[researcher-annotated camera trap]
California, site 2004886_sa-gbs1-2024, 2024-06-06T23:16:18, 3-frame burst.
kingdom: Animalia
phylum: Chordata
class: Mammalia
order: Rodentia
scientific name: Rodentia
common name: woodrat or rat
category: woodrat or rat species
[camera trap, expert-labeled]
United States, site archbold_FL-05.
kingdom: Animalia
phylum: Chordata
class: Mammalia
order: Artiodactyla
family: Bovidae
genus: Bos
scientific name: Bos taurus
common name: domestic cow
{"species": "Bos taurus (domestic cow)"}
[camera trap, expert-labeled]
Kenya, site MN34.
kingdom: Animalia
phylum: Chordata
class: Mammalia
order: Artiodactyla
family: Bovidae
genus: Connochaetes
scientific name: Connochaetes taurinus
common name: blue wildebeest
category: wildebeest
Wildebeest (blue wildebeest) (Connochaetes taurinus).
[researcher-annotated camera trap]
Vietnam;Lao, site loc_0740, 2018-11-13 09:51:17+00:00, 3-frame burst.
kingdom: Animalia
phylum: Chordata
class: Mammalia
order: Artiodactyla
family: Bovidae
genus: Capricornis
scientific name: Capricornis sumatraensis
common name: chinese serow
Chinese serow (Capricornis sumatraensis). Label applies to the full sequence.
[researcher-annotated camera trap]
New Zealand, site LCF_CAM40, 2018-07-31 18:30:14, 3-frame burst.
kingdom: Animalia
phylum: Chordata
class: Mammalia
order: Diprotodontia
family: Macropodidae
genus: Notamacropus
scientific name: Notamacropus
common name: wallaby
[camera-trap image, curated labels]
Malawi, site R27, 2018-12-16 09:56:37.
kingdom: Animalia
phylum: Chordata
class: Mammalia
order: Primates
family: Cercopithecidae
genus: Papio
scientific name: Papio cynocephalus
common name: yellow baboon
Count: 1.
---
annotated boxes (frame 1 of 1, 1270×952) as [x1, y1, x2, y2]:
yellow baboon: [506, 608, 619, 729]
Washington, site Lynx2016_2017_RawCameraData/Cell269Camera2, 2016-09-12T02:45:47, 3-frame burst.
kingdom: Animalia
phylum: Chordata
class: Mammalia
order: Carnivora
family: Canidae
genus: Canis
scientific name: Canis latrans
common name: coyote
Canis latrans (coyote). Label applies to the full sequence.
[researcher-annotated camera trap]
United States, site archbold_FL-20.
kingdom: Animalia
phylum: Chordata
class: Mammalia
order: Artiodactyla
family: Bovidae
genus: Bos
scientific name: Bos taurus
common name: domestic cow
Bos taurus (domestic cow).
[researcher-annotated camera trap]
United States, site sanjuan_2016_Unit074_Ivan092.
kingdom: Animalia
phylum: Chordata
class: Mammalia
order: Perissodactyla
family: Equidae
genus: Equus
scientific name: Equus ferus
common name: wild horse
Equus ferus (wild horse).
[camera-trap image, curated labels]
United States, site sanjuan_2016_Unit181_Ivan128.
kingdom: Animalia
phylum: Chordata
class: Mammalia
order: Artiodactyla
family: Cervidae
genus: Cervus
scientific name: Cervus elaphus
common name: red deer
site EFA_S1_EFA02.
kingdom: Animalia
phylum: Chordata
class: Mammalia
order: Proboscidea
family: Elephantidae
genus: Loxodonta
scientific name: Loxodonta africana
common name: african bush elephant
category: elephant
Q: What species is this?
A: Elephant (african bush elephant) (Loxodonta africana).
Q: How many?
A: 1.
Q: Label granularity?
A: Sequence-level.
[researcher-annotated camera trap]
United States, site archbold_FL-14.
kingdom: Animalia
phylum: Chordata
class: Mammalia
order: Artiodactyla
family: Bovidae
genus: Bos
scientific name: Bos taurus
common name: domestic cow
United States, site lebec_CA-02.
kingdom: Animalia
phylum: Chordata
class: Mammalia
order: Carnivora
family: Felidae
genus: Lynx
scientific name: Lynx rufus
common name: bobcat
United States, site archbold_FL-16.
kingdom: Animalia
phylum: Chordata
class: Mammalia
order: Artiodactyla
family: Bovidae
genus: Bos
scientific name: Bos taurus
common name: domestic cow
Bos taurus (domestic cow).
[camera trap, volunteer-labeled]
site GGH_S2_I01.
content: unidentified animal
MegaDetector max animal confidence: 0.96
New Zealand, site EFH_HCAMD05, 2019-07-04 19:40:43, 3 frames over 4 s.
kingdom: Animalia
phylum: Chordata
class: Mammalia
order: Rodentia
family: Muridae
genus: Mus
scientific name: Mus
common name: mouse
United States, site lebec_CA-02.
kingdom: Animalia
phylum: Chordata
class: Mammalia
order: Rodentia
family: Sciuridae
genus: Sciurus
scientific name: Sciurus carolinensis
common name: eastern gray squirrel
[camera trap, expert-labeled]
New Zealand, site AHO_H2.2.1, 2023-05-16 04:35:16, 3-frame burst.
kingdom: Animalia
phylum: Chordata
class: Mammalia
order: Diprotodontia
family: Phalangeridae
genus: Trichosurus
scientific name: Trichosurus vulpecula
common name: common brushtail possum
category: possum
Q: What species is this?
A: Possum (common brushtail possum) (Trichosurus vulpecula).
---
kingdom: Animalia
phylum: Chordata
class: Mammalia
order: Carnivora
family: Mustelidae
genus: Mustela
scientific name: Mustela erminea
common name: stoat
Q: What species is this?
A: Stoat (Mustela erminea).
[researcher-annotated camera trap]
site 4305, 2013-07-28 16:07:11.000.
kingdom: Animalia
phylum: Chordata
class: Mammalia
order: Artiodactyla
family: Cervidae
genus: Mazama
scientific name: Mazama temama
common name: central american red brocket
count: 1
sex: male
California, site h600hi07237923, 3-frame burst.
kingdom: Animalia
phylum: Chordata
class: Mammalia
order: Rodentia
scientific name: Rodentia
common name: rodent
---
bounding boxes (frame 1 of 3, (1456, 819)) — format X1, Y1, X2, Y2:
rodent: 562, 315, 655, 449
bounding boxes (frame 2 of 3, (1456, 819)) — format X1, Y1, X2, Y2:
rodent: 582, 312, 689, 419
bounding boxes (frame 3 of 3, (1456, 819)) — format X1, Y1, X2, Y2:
━━━━━━
What the exercise asks: Precisely as given, transcribe all of the entries above.

Written solution:
[researcher-annotated camera trap]
California, site 2004886_sa-gbs1-2024, 2024-06-06T23:16:18, 3-frame burst.
kingdom: Animalia
phylum: Chordata
class: Mammalia
order: Rodentia
scientific name: Rodentia
common name: woodrat or rat
category: woodrat or rat species
[camera trap, expert-labeled]
United States, site archbold_FL-05.
kingdom: Animalia
phylum: Chordata
class: Mammalia
order: Artiodactyla
family: Bovidae
genus: Bos
scientific name: Bos taurus
common name: domestic cow
{"species": "Bos taurus (domestic cow)"}
[camera trap, expert-labeled]
Kenya, site MN34.
kingdom: Animalia
phylum: Chordata
class: Mammalia
order: Artiodactyla
family: Bovidae
genus: Connochaetes
scientific name: Connochaetes taurinus
common name: blue wildebeest
category: wildebeest
Wildebeest (blue wildebeest) (Connochaetes taurinus).
[researcher-annotated camera trap]
Vietnam;Lao, site loc_0740, 2018-11-13 09:51:17+00:00, 3-frame burst.
kingdom: Animalia
phylum: Chordata
class: Mammalia
order: Artiodactyla
family: Bovidae
genus: Capricornis
scientific name: Capricornis sumatraensis
common name: chinese serow
Chinese serow (Capricornis sumatraensis). Label applies to the full sequence.
[researcher-annotated camera trap]
New Zealand, site LCF_CAM40, 2018-07-31 18:30:14, 3-frame burst.
kingdom: Animalia
phylum: Chordata
class: Mammalia
order: Diprotodontia
family: Macropodidae
genus: Notamacropus
scientific name: Notamacropus
common name: wallaby
[camera-trap image, curated labels]
Malawi, site R27, 2018-12-16 09:56:37.
kingdom: Animalia
phylum: Chordata
class: Mammalia
order: Primates
family: Cercopithecidae
genus: Papio
scientific name: Papio cynocephalus
common name: yellow baboon
Count: 1.
---
annotated boxes (frame 1 of 1, 1270×952) as [x1, y1, x2, y2]:
yellow baboon: [506, 608, 619, 729]
Washington, site Lynx2016_2017_RawCameraData/Cell269Camera2, 2016-09-12T02:45:47, 3-frame burst.
kingdom: Animalia
phylum: Chordata
class: Mammalia
order: Carnivora
family: Canidae
genus: Canis
scientific name: Canis latrans
common name: coyote
Canis latrans (coyote). Label applies to the full sequence.
[researcher-annotated camera trap]
United States, site archbold_FL-20.
kingdom: Animalia
phylum: Chordata
class: Mammalia
order: Artiodactyla
family: Bovidae
genus: Bos
scientific name: Bos taurus
common name: domestic cow
Bos taurus (domestic cow).
[researcher-annotated camera trap]
United States, site sanjuan_2016_Unit074_Ivan092.
kingdom: Animalia
phylum: Chordata
class: Mammalia
order: Perissodactyla
family: Equidae
genus: Equus
scientific name: Equus ferus
common name: wild horse
Equus ferus (wild horse).
[camera-trap image, curated labels]
United States, site sanjuan_2016_Unit181_Ivan128.
kingdom: Animalia
phylum: Chordata
class: Mammalia
order: Artiodactyla
family: Cervidae
genus: Cervus
scientific name: Cervus elaphus
common name: red deer
site EFA_S1_EFA02.
kingdom: Animalia
phylum: Chordata
class: Mammalia
order: Proboscidea
family: Elephantidae
genus: Loxodonta
scientific name: Loxodonta africana
common name: african bush elephant
category: elephant
Q: What species is this?
A: Elephant (african bush elephant) (Loxodonta africana).
Q: How many?
A: 1.
Q: Label granularity?
A: Sequence-level.
[researcher-annotated camera trap]
United States, site archbold_FL-14.
kingdom: Animalia
phylum: Chordata
class: Mammalia
order: Artiodactyla
family: Bovidae
genus: Bos
scientific name: Bos taurus
common name: domestic cow
United States, site lebec_CA-02.
kingdom: Animalia
phylum: Chordata
class: Mammalia
order: Carnivora
family: Felidae
genus: Lynx
scientific name: Lynx rufus
common name: bobcat
United States, site archbold_FL-16.
kingdom: Animalia
phylum: Chordata
class: Mammalia
order: Artiodactyla
family: Bovidae
genus: Bos
scientific name: Bos taurus
common name: domestic cow
Bos taurus (domestic cow).
[camera trap, volunteer-labeled]
site GGH_S2_I01.
content: unidentified animal
MegaDetector max animal confidence: 0.96
New Zealand, site EFH_HCAMD05, 2019-07-04 19:40:43, 3 frames over 4 s.
kingdom: Animalia
phylum: Chordata
class: Mammalia
order: Rodentia
family: Muridae
genus: Mus
scientific name: Mus
common name: mouse
United States, site lebec_CA-02.
kingdom: Animalia
phylum: Chordata
class: Mammalia
order: Rodentia
family: Sciuridae
genus: Sciurus
scientific name: Sciurus carolinensis
common name: eastern gray squirrel
[camera trap, expert-labeled]
New Zealand, site AHO_H2.2.1, 2023-05-16 04:35:16, 3-frame burst.
kingdom: Animalia
phylum: Chordata
class: Mammalia
order: Diprotodontia
family: Phalangeridae
genus: Trichosurus
scientific name: Trichosurus vulpecula
common name: common brushtail possum
category: possum
Q: What species is this?
A: Possum (common brushtail possum) (Trichosurus vulpecula).
---
kingdom: Animalia
phylum: Chordata
class: Mammalia
order: Carnivora
family: Mustelidae
genus: Mustela
scientific name: Mustela erminea
common name: stoat
Q: What species is this?
A: Stoat (Mustela erminea).
[researcher-annotated camera trap]
site 4305, 2013-07-28 16:07:11.000.
kingdom: Animalia
phylum: Chordata
class: Mammalia
order: Artiodactyla
family: Cervidae
genus: Mazama
scientific name: Mazama temama
common name: central american red brocket
count: 1
sex: male
California, site h600hi07237923, 3-frame burst.
kingdom: Animalia
phylum: Chordata
class: Mammalia
order: Rodentia
scientific name: Rodentia
common name: rodent
---
bounding boxes (frame 1 of 3, (1456, 819)) — format X1, Y1, X2, Y2:
rodent: 562, 315, 655, 449
bounding boxes (frame 2 of 3, (1456, 819)) — format X1, Y1, X2, Y2:
rodent: 582, 312, 689, 419
bounding boxes (frame 3 of 3, (1456, 819)) — format X1, Y1, X2, Y2:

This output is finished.